Information provided:
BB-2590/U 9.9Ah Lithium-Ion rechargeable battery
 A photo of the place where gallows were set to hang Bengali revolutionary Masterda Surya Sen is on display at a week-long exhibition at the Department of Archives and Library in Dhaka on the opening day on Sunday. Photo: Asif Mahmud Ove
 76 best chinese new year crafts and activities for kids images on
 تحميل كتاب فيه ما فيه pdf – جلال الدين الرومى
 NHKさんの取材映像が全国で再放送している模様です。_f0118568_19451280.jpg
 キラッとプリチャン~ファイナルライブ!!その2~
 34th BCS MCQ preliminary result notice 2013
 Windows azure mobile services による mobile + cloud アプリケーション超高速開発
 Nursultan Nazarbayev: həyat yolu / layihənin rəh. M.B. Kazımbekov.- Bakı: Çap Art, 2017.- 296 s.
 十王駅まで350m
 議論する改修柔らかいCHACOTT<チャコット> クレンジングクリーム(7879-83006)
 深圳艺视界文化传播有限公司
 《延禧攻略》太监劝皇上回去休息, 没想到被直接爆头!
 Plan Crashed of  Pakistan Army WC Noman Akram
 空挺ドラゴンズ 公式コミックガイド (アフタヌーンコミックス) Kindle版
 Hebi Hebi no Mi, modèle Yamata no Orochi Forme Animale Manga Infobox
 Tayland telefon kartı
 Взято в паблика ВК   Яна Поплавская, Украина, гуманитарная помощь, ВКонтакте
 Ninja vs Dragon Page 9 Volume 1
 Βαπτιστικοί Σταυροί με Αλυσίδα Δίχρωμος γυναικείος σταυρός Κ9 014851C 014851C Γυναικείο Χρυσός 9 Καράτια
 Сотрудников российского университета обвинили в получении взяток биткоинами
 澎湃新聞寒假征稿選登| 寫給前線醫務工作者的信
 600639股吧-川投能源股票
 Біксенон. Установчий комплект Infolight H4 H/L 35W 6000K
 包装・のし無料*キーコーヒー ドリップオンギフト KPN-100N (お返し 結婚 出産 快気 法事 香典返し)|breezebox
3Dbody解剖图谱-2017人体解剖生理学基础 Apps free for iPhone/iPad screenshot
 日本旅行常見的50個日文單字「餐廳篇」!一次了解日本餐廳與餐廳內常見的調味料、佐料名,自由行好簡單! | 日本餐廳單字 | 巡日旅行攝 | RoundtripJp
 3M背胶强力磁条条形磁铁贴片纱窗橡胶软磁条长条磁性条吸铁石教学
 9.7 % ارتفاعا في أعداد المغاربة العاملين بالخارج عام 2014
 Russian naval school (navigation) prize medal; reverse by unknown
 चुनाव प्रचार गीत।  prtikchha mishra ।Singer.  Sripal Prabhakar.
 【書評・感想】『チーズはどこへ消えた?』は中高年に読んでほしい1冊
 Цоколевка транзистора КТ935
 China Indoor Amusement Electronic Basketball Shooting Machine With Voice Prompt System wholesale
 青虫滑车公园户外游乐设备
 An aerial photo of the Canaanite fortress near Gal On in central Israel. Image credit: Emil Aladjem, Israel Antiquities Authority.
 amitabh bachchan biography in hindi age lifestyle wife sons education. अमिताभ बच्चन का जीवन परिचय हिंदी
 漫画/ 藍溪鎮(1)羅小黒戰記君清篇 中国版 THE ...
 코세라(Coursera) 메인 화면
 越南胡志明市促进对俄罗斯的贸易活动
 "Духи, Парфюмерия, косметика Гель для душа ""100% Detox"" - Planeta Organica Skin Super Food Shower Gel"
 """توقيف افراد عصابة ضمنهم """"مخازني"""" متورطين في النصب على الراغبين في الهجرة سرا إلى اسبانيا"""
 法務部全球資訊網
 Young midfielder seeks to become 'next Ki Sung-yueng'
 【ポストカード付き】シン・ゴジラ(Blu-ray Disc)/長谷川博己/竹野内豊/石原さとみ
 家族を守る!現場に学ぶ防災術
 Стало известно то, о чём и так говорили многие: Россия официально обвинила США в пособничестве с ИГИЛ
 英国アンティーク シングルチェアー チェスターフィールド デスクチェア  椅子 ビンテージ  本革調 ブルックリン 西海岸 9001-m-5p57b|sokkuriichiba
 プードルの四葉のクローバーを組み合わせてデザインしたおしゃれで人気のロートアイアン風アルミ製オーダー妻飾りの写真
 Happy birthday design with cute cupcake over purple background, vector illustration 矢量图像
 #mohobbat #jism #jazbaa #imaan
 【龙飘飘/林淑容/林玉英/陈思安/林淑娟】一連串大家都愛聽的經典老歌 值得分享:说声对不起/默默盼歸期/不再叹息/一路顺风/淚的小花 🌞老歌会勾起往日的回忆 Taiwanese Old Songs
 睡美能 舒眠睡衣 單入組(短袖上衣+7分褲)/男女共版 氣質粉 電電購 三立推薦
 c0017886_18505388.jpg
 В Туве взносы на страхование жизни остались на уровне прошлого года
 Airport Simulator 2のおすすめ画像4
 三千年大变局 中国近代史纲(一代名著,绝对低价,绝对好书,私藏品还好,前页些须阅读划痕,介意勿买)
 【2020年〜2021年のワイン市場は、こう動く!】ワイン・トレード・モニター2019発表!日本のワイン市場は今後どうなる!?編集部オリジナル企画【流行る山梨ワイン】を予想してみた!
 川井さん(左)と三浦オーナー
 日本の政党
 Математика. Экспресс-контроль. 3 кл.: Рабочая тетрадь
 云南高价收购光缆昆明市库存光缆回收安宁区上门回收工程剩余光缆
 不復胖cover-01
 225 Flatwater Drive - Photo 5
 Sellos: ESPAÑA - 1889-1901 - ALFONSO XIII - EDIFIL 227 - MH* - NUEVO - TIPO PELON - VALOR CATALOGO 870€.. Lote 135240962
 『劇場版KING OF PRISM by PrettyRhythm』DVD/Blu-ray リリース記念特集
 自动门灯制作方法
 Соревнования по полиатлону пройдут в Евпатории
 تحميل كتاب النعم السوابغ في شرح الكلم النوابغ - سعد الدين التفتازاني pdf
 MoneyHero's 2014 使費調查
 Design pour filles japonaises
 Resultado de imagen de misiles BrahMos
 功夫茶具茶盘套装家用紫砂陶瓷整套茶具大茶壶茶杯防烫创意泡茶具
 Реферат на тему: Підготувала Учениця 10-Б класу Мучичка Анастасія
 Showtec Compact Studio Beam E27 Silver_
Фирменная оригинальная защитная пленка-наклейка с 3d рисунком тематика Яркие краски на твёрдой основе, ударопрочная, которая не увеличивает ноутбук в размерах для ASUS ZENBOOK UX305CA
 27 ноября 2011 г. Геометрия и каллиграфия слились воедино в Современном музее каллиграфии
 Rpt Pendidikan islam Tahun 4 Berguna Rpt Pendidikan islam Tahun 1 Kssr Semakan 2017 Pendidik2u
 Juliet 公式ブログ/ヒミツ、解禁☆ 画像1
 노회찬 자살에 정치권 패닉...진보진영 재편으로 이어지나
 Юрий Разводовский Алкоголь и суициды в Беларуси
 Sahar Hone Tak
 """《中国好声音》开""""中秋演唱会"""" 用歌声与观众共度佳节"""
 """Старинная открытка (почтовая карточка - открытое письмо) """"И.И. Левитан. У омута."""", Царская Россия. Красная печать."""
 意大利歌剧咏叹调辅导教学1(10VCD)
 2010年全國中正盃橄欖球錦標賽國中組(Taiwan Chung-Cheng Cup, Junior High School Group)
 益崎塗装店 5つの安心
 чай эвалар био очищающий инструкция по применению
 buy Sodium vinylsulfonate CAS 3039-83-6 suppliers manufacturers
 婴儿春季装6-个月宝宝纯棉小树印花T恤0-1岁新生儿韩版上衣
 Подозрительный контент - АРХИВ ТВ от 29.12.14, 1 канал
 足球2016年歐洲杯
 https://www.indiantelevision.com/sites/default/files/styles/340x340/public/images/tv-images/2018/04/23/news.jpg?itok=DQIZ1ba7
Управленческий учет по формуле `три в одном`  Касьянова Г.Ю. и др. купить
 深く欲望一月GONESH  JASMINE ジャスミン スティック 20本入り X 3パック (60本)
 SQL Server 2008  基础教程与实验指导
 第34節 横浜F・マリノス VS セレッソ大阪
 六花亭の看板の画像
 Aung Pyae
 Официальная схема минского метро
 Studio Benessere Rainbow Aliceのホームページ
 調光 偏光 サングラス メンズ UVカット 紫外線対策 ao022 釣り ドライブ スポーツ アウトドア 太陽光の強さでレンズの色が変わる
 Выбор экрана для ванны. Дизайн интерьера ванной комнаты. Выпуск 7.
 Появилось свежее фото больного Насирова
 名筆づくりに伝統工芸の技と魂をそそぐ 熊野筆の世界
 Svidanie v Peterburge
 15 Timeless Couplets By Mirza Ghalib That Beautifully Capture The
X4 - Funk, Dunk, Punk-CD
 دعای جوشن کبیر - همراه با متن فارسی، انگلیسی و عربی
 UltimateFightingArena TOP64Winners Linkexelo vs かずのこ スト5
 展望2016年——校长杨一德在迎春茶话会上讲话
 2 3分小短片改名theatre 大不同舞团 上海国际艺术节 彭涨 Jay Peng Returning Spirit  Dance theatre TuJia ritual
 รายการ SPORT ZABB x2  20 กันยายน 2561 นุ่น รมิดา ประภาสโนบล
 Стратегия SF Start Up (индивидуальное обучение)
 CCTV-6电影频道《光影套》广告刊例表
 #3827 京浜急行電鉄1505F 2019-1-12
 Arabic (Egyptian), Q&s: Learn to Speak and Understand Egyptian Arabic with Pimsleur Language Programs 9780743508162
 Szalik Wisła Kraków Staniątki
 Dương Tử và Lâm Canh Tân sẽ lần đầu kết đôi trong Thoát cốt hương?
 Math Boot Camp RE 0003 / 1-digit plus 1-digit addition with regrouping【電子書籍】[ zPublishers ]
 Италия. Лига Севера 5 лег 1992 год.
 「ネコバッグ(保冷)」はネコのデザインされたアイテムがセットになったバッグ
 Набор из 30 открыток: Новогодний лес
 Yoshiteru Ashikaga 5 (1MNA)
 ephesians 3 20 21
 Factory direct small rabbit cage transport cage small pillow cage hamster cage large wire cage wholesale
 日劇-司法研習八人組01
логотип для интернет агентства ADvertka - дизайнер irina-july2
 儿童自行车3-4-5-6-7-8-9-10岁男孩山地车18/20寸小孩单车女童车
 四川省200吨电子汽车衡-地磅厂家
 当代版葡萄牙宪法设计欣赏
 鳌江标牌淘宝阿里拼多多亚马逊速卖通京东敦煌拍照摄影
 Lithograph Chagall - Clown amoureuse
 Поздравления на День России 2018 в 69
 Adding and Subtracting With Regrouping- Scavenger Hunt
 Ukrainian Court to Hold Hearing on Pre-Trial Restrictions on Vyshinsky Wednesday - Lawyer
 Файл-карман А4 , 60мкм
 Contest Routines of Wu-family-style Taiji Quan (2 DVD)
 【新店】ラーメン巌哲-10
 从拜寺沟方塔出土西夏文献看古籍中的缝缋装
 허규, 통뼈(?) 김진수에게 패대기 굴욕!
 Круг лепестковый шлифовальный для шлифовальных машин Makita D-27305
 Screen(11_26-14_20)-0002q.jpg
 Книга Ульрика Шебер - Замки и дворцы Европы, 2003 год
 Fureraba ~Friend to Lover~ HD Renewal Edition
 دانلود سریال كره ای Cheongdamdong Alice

Exercise prompt: Transcribe the records above exactly, beginning at the line that contains "노회찬 자살에 정치권 패닉...진보진영 재편으로 이어지나" and ending with the line that contains "Появилось свежее фото больного Насирова", both included, and nothing else.

Written solution:
 노회찬 자살에 정치권 패닉...진보진영 재편으로 이어지나
 Юрий Разводовский Алкоголь и суициды в Беларуси
 Sahar Hone Tak
 """《中国好声音》开""""中秋演唱会"""" 用歌声与观众共度佳节"""
 """Старинная открытка (почтовая карточка - открытое письмо) """"И.И. Левитан. У омута."""", Царская Россия. Красная печать."""
 意大利歌剧咏叹调辅导教学1(10VCD)
 2010年全國中正盃橄欖球錦標賽國中組(Taiwan Chung-Cheng Cup, Junior High School Group)
 益崎塗装店 5つの安心
 чай эвалар био очищающий инструкция по применению
 buy Sodium vinylsulfonate CAS 3039-83-6 suppliers manufacturers
 婴儿春季装6-个月宝宝纯棉小树印花T恤0-1岁新生儿韩版上衣
 Подозрительный контент - АРХИВ ТВ от 29.12.14, 1 канал
 足球2016年歐洲杯
 https://www.indiantelevision.com/sites/default/files/styles/340x340/public/images/tv-images/2018/04/23/news.jpg?itok=DQIZ1ba7
Управленческий учет по формуле `три в одном`  Касьянова Г.Ю. и др. купить
 深く欲望一月GONESH  JASMINE ジャスミン スティック 20本入り X 3パック (60本)
 SQL Server 2008  基础教程与实验指导
 第34節 横浜F・マリノス VS セレッソ大阪
 六花亭の看板の画像
 Aung Pyae
 Официальная схема минского метро
 Studio Benessere Rainbow Aliceのホームページ
 調光 偏光 サングラス メンズ UVカット 紫外線対策 ao022 釣り ドライブ スポーツ アウトドア 太陽光の強さでレンズの色が変わる
 Выбор экрана для ванны. Дизайн интерьера ванной комнаты. Выпуск 7.
 Появилось свежее фото больного Насирова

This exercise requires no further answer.